In this blog student Clare Smyth shares her experience of working as a participatory researcher on the Incubator’s Hidden Curriculum project.
I am a final year BA Anthropology student and one of seven student research assistants on The Hidden Curriculum Education Incubator project. This is a joint project run by academic staff, undergraduate and graduate students. The Hidden Curriculum (HC) is a term that describes a tendency of school curricula to reproduce the inequalities of wider society, or, more broadly, any type of often unintentional learning that is not prescribed by formal curricula.
With students from diverse and ‘mainstream’ backgrounds, the project aims to make aspects of the HC explicit, using a range of scenarios as stimuli for discussion during focus group interviews.
The past couple of months have involved a lot of planning for the focus groups which are taking place this month. Currently we are paired up and have come up with 8 vignettes or scenarios that will be presented to undergraduate students at the university. These vignettes are split into four categories:
- Assumed students- do tutors assume that students have specific characteristics, backgrounds and experiences?
- Academic values- how implicit values in social science and humanities are presented in teaching and how students navigate this?
- Being one of a kind- how do you work with minorities in the classroom without alienating them?
- Structure of learning- How do you navigate student engagement with new methods of learning?
Anna Mountford- Zimdars and George Koutsouris, our project leads, have chosen to do this research through an inclusive and participatory research methodology. This is a collaborative approach that means myself, as well as other student researchers, are all actively involved in decision making, research questions, methods and using our own experiences to identify areas that could be developed.
As an anthropology student, this methodological insight in participatory research is invaluable. It reflects a type of ethnographic approach that will inform my own engagement with research in the future as I continue my further education. I also never knew what ‘pedagogy’ meant until I applied for this job, so it’s definitely improved my academic knowledge.
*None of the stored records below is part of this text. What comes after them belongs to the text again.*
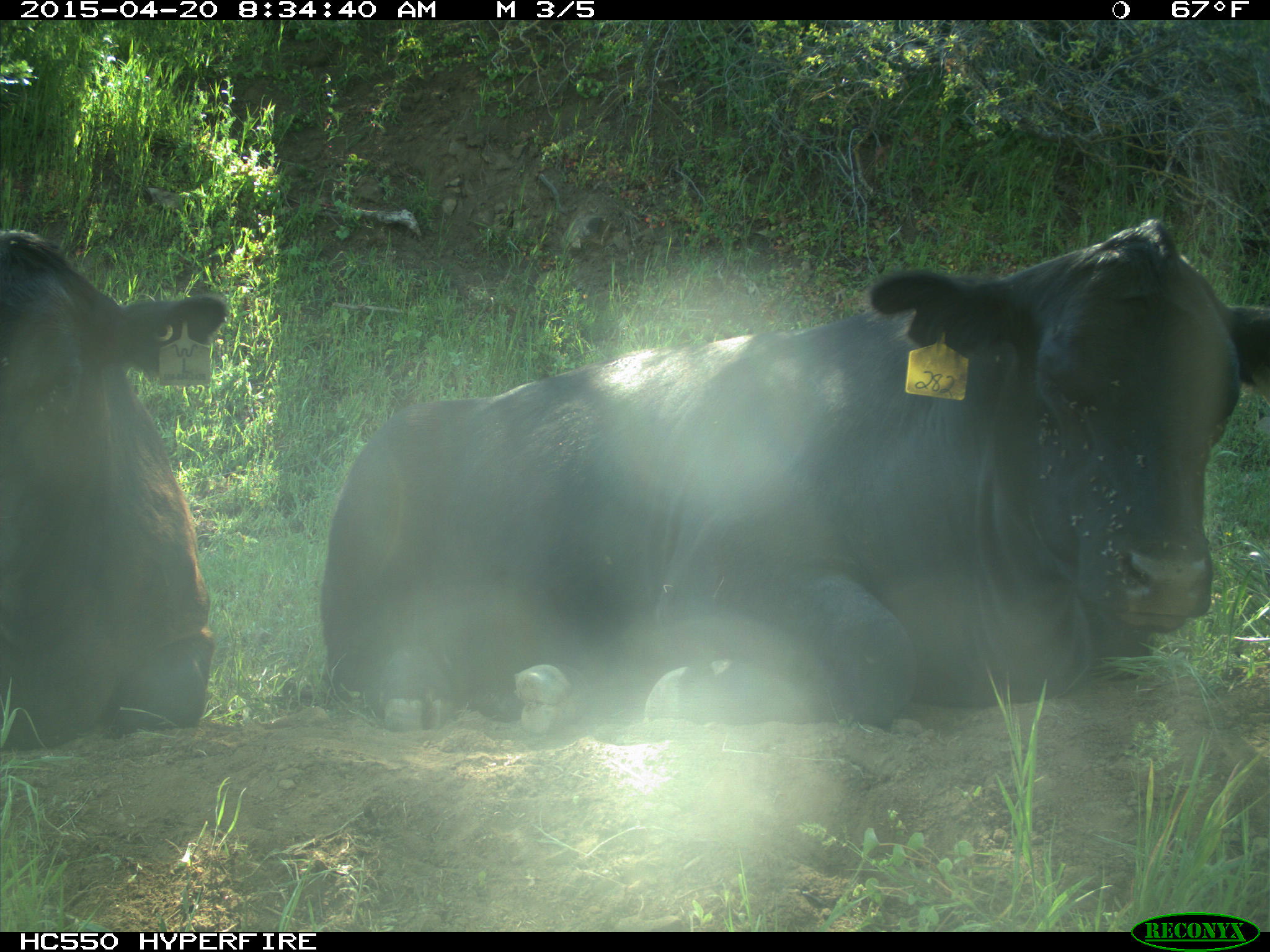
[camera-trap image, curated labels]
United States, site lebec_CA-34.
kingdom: Animalia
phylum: Chordata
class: Mammalia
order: Artiodactyla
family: Bovidae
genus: Bos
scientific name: Bos taurus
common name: domestic cow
I joined this team because as a diverse student myself, I have had a lot of barriers to overcome. My university experience has not been linear as I suffer from a chronic mental health disability. I’m also an ethnic minority and an immigrant, so I tick most of the ‘diversity’ boxes. I remember walking into my first lecture and not being able to locate an ‘ethnic minority’ in the room. Having lived in London and growing up in Nairobi, this increased my sense of being an outsider.
Rather than retreat, I used my position of marginality as a form of resistance: through poetry, performance and activism. I was part of the team that organised the anti-racism rally against the Bracton Law Society scandal last year. However, Audre Lorde advocates that self-care is an act of political warfare. And stepping back from the frontline has been the best method of self-care for my well-being. I still want the work I do to reflect some form of political warfare and this internship allows me to do that.
Being a student researcher on this team has been a great way to realise that our work will go on to shape and inform learning and teaching at the university, so that students, such as myself, can feel included and appreciated in spaces that have traditionally not been welcoming of diversity.